Gandy was senior fellow of Oriel when he was deprived for refusing the oath of allegiance to William III and Mary II, in 1690. As a nonjuror he was a leading if anonymous controversialist; and advocated for maintaining the schism in the Church of England, when Thomas Ken, the sole survivor of the original deprived bishops, in 1710 expressed a wish that the breach should be closed. At that point Henry Dodwell, Robert Nelson and Francis Brokesby returned to the Anglican fold.

In 1716 Gandy was consecrated bishop by Jeremy Collier, Nathaniel Spinckes, and Samuel Hawes (died 1722). When the divisive issue of "usages" arose in 1717, he left Collier's party, and followed Spinckes in staying close to Anglican ritual. In 1720 he joined Spinckes and Hawes in consecrating Hilkiah Bedford and Ralph Taylor (who was to return to the Church of England); on 11 June 1725 he assisted in consecrating John Blackbourne; and in 1726, in consecrating Henry Hall. on 25 March 1728. He presided at the consecration of Richard Rawlinson, and in the same year at that of George Smith (1693–1756).
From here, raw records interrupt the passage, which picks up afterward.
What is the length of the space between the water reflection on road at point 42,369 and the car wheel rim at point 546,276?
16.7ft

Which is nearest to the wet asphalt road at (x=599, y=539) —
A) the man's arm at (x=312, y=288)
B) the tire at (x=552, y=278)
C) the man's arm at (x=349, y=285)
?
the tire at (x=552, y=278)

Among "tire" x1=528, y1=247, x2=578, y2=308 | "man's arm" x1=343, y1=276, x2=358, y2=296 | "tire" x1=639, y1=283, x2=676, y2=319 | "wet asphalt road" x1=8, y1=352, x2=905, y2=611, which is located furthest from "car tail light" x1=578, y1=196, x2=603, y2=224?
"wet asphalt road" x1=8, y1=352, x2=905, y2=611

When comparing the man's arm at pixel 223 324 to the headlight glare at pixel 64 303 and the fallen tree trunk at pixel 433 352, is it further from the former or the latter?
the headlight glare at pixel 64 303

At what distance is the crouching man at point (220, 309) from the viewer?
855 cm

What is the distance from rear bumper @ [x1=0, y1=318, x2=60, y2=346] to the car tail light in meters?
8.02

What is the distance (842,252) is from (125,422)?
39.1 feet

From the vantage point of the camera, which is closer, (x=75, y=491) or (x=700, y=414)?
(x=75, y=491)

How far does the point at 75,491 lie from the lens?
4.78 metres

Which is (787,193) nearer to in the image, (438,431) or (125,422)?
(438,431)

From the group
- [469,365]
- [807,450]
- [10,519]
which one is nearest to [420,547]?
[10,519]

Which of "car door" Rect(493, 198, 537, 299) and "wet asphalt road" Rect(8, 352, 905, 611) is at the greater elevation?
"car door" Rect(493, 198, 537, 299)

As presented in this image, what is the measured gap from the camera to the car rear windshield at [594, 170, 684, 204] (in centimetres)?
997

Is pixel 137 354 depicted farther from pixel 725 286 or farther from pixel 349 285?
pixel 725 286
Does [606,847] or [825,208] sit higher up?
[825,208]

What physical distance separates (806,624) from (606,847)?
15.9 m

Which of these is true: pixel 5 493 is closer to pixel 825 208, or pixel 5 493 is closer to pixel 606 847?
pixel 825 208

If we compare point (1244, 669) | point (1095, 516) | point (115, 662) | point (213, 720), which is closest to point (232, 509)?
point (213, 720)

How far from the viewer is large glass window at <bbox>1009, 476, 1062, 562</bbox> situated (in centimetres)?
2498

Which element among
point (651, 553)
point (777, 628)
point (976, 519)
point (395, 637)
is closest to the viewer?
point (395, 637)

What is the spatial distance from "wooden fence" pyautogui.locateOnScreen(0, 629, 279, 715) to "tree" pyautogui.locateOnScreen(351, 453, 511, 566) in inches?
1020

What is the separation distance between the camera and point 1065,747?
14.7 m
Gandy died in Scroop's Court, Holborn, the location of his chapel, on 26 February 1734, and was buried in St Pancras churchyard. He left a wife Ann and daughter Anne. His congregation at Scroop's Court passed to Richard Rawlinson and Robert Gordon or Gordoun.

==Works==
Gandy's publications included:

- A Letter in Vindication of the Answer to the Queries concerning Schism and Toleration, 1701, (anon.)
- Old England ... the Government of England . . . hereditary, 1705 (anon.)
- Jure Divino: or an Answer to all ... Republicans, 1707, (anon.)
- Bibliotheca Scriptorum Ecclesiæ Anglicanæ. . . . Tracts relating to the government ... of the Church of England, 1709 (anon.)
- A Conference between Gerontius and Junius. In which Mr. Dodwell's "Case in View now in Fact" is considered, 1711.

He wrote a preface to The Subject's Sorrow [1710], by Robert Brown.